ROMA – La sfida della sostenibilità, la prima Lamborghini elettrica e la grande forza del made in Italy. Stephan Winkelmann, tornato al vertice della casa di Sant’Agata Bolognese (gruppo Volkswagen) lo scorso dicembre (l’aveva già guidata dal 2005 al 2016 per poi passare alla presidenza di Audi Sport) anticipa alcuni punti della strategia dei prossimi anni.
Che Lamborghini aveva trovato nel 2005?
“Quando arrivai nel 2005 la Lamborghini era un’azienda che aveva due modelli e vendeva 1600 auto. C’era tanto lavoro da fare. Soprattutto bisognava traghettarla in acque più sicure. E per farlo serviva assolutamente il terzo modello. C’è voluto molto tempo ma poi quando il nostro primo Suv Urus, nel 2018, è arrivato sul mercato è cambiato tutto. Abbiamo moltiplicato vendite e fatturato. E il 2020 è stato addirittura il migliore anno per profittabilità
E ora?
“Appena rientrato ho iniziato immediatamente a discutere con il management su come portare la nostra azienda al prossimo livello. I nuovi passi da fare e soprattutto come affrontare la sfide della sostenibilità. Quindi il contenimento della CO2. Un obiettivo difficile per tutti ma ancora di più per un marchio di supersportive come Lamborghini che ci obbliga a mantenere invariato il nostro dna prestazionale che è il sogno di tutti i nostri clienti. Cambiare tutto per rimanere gli stessi”.
Quale è stata la ricetta che ha trasformato Lamborghini?
“Innanzitutto un lavoro certosino sul marchio, estremamente forte sul territorio. Poi abbiamo cambiato l’immagine qualitativa del nostro prodotto, introdotto un design molto riconoscibile e diverso dalle altre super sportive. Abbiamo puntato sulla diversificazione con investimenti mirati che hanno creato vetture molto equilibrate su assetto, peso potenza. Tutte insieme queste cose hanno fatto il successo”.

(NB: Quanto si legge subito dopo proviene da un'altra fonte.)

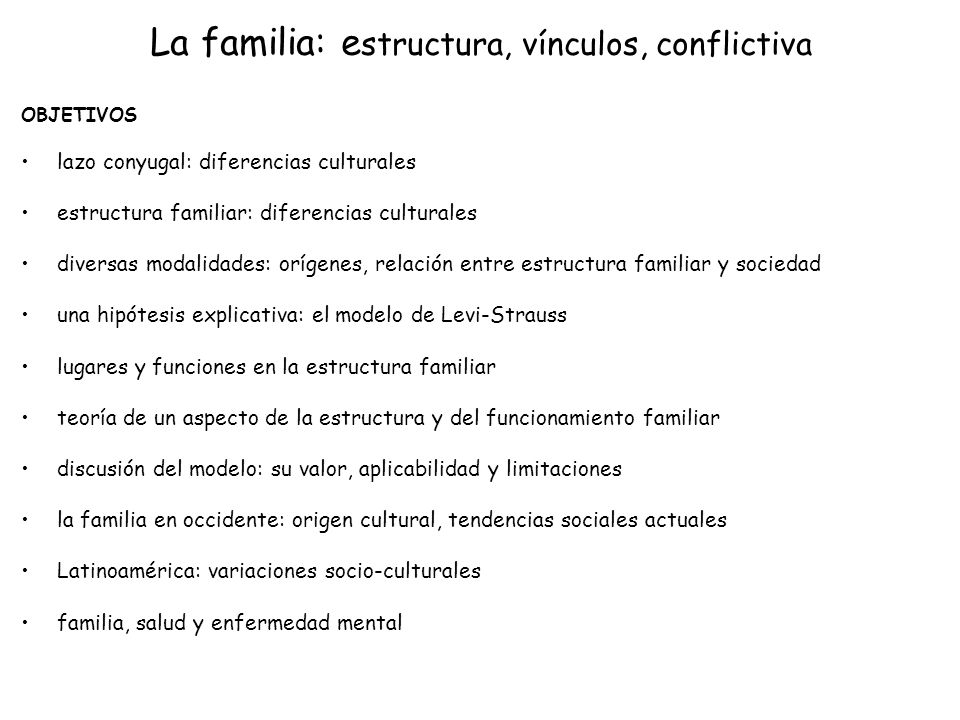 La familia: estructura, vínculos, conflictiva

OBJETIVOS

• lazo conyugal: diferencias culturales

• estructura familiar: diferencias culturales

• diversas modalidades: orígenes, relación entre estructura familiar y sociedad

• una hipótesis explicativa: el modelo de Levi-Strauss

• lugares y funciones en la estructura familiar

• teoría de un aspecto de la estructura y del funcionamiento familiar

• discusión del modelo: su valor, aplicabilidad y limitaciones

• la familia en occidente: origen cultural, tendencias sociales actuales

• Latinoamérica: variaciones socio-culturales

• familia, salud y enfermedad mental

Soprattutto la scelta di produrre un Suv
“Indubbiamente. L’avevamo in testa già nel 2008, quando al salone di Parigi abbiamo presentato una concept di limousine, la Estoque, una prima idea per uscire dall’ambito delle super sportive strette. Poi tutto è stato rimandato a momenti migliori che sono arrivati nel 2018 con la Urus”.
Quindi quali saranno i prossimi passi?
Siamo pronti per la seconda fase che sarà divisa in due atti. Il primo, compreso tra quest’anno e il prossimo con una serie di lanci di vetture a combustibile ma sempre più performanti. Il biennio successivo, 2023-2024, sarà invece quello più importante. Quello del primo grande cambiamento”.
Cosa accadrà?
“Durante questi due anni vogliamo ibridizzare completamente la nostra gamma con versioni plug-in. Mantenendo ovviamente invariate performance e guidabilità ma riducendo drasticamente, di almeno il 50 per cento, le emissioni di CO2”.
Poi anche per voi sarà la volta dell’elettrica?
“Certo. La visione va oltre nella seconda parte del decennio quando arriverà il quarto modello, una Lamborghini completamente elettrica e diversa da tutte le altre.
In che senso?
“Non sarà una supercar come quelle viste finora ma apparterrà a un diverso segmento. Sarà una 2+2, dunque una grande novità che ci porterà a fare degli enormi investimenti: circa un miliardo e mezzo di euro per la crescita. Un investimento su Sant’Agata, sulla fabbrica italiana perché questo per noi ha un enorme valore. Un fiore all’occhiello per il mondo Lamborghini. Un punto di forza della nostra immagine e della nostra strategia”.
Un’altra scelta importante
“Una grande responsabilità per il futuro ma sono convinto che sarà vincente. Come quella di dividere in due la gamma prodotto. Da una parte Hurancan, Aventador e Urus, dall’altra il futuro quarto modello.
Il motivo?
Soprattutto uno. Dobbiamo vedere lo sviluppo della benzina sintetica per le nostre super sportive. In altre parole, se il motore a scoppio può continuare ad esistere abbattendo ancora di più le emissioni di CO2. Per questo non vogliamo precluderci nessuna possibilità. E per lo stesso motivo non diciamo che dal 2030 la gamma Lamborghini sarà tutta elettrica”.